Reputation: 69
I'm learning a bit about webscraping and I'm having a little doubt regarding 2 packages (httr and RCurl), I'm trying to get a code from a magazine (ISSN) on the researchgate website and I came across a situation. When extracting the content from the site by httr and RCurl, I get the ISSN in the RCurl package and in httr my function is returning NULL, could anyone tell me why this? in my opinion it was for both functions to be working.

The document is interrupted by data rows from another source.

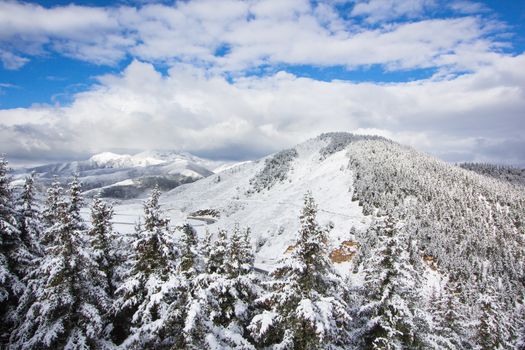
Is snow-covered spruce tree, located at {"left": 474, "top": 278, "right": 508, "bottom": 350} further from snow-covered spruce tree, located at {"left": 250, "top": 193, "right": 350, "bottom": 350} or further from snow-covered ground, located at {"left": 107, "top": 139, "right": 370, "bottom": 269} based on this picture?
snow-covered ground, located at {"left": 107, "top": 139, "right": 370, "bottom": 269}

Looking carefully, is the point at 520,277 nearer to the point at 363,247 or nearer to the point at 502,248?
the point at 502,248

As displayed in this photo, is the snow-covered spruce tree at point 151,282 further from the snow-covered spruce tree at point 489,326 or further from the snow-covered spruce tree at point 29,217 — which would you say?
the snow-covered spruce tree at point 489,326

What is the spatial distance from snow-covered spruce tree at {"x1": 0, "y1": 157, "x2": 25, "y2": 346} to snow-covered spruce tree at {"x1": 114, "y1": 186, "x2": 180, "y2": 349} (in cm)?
617

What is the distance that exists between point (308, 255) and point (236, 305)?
6.55 metres

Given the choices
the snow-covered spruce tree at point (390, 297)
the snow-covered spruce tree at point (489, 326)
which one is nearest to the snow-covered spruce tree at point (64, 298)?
the snow-covered spruce tree at point (390, 297)

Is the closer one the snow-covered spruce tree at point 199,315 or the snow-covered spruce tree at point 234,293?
the snow-covered spruce tree at point 199,315

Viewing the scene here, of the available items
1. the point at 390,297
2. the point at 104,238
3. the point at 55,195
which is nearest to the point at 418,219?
the point at 390,297

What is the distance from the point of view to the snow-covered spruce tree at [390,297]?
18.9 m

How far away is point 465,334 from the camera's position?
36.7 metres

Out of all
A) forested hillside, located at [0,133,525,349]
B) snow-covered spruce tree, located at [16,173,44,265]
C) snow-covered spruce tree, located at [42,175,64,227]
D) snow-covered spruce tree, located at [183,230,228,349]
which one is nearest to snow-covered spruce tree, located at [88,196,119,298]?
forested hillside, located at [0,133,525,349]

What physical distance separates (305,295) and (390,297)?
18.6ft

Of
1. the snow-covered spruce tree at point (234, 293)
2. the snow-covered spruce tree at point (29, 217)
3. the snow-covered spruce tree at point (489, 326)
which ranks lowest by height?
the snow-covered spruce tree at point (489, 326)

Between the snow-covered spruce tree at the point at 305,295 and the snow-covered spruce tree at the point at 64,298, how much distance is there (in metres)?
8.36

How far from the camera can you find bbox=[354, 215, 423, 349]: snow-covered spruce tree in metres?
18.9
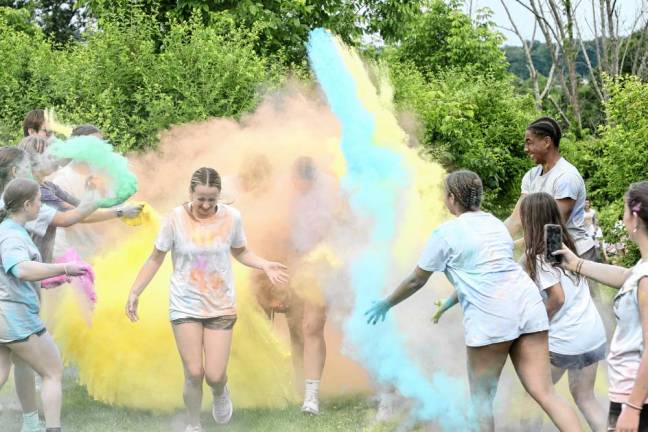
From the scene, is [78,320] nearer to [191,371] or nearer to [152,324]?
[152,324]

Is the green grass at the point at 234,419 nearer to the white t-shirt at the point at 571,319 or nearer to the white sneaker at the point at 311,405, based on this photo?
the white sneaker at the point at 311,405

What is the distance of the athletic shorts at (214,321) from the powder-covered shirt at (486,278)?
158 cm

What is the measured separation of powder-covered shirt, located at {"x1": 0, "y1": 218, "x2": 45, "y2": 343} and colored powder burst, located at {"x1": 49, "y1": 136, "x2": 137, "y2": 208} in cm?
120

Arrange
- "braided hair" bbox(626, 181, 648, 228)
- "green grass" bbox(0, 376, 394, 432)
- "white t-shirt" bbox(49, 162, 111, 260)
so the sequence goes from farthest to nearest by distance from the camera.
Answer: "white t-shirt" bbox(49, 162, 111, 260)
"green grass" bbox(0, 376, 394, 432)
"braided hair" bbox(626, 181, 648, 228)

Follow the code below.
library(rvest)
library(httr)
library(RCurl)
url <- "https://www.researchgate.net/journal/0730-0301_Acm_Transactions_On_Graphics"
########
# httr #
########
conexao <- GET(url)
conexao_status <- http_status(conexao)
conexao_status
content(conexao, as = "text", encoding = "utf-8") %>% read_html() -> webpage1
ISSN <- webpage1 %>%
html_nodes(xpath = '//*/div/div[2]/div[1]/div[1]/table[2]/tbody/tr[7]/td') %>%
html_text %>%
str_to_title() %>%
str_split(" ") %>%
unlist
ISSN
########
# RCurl #
########
options(RCurlOptions = list(verbose = FALSE,
capath = system.file("CurlSSL", "cacert.pem", package = "RCurl"),
ssl.verifypeer = FALSE))
webpage <- getURLContent(url) %>% read_html()
ISSN <- webpage %>%
html_nodes(xpath = '//*/div/div[2]/div[1]/div[1]/table[2]/tbody/tr[7]/td') %>%
html_text %>%
str_to_title() %>%
str_split(" ") %>%
unlist
ISSN
sessionInfo() R version 3.5.0 (2018-04-23) Platform: x86_64-w64-mingw32/x64 (64-bit) Running under: Windows >= 8 x64 (build 9200)
Matrix products: default
locale: [1] LC_COLLATE=Portuguese_Brazil.1252 LC_CTYPE=Portuguese_Brazil.1252 LC_MONETARY=Portuguese_Brazil.1252 [4] LC_NUMERIC=C LC_TIME=Portuguese_Brazil.1252
attached base packages: [1] stats graphics grDevices utils
datasets methods baseother attached packages: [1] testit_0.7 dplyr_0.7.4
progress_1.1.2 readxl_1.1.0 stringr_1.3.0 RCurl_1.95-4.10 bitops_1.0-6 [8] httr_1.3.1 rvest_0.3.2 xml2_1.2.0
jsonlite_1.5loaded via a namespace (and not attached): [1] Rcpp_0.12.16
bindr_0.1.1 magrittr_1.5 R6_2.2.2 rlang_0.2.0
tools_3.5.0 [7] yaml_2.1.19 assertthat_0.2.0 tibble_1.4.2 bindrcpp_0.2.2 curl_3.2 glue_1.2.0
[13] stringi_1.1.7 pillar_1.2.2 compiler_3.5.0
cellranger_1.1.0 prettyunits_1.0.2 pkgconfig_2.0.1
Upvotes: 1
Views: 914
Reputation: 6106
Because the content type is JSON and not HTML, you can't use read_html()
on it:
> conexao
Response [https://www.researchgate.net/journal/0730-0301_Acm_Transactions_On_Graphics]
Date: 2018-06-02 03:15
Status: 200
Content-Type: application/json; charset=utf-8
Size: 328 kB
Use fromJSON()
instead to extract issn:
library(jsonlite)
result <- fromJSON(content(conexao, as = "text", encoding = "utf-8") )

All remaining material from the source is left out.